Work to complete
Copy out verbatim everything in the data below from the line containing "From the camera's" down to the end of the data.

Data for this task
━━━━━━━━━━━━━━━━━━━━━━━━━━━━━━
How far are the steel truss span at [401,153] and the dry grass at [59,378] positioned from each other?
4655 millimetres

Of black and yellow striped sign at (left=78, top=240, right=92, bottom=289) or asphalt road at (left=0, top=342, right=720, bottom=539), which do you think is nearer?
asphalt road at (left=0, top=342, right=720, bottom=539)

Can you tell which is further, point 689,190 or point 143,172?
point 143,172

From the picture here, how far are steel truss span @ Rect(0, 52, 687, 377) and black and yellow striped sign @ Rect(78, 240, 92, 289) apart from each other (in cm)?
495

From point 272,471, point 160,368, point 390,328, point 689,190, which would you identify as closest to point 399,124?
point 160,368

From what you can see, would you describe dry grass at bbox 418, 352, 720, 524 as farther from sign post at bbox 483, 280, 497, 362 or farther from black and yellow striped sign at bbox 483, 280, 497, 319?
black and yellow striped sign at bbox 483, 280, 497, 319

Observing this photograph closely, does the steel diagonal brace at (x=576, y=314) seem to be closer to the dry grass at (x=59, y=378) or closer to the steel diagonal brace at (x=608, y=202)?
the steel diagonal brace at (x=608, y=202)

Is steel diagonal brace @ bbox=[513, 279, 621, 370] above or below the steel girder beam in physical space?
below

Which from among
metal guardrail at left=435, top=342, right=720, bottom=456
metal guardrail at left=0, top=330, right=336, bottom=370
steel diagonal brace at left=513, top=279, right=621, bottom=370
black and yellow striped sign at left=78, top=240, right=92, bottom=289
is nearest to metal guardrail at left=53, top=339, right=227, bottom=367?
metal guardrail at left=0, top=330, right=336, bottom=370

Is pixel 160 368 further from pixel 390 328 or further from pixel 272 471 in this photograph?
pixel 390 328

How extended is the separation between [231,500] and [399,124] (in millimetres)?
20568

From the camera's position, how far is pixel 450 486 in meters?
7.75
━━━━━━━━━━━━━━━━━━━━━━━━━━━━━━
Solved problem
From the camera's position, how far is pixel 450 486 in meters?
7.75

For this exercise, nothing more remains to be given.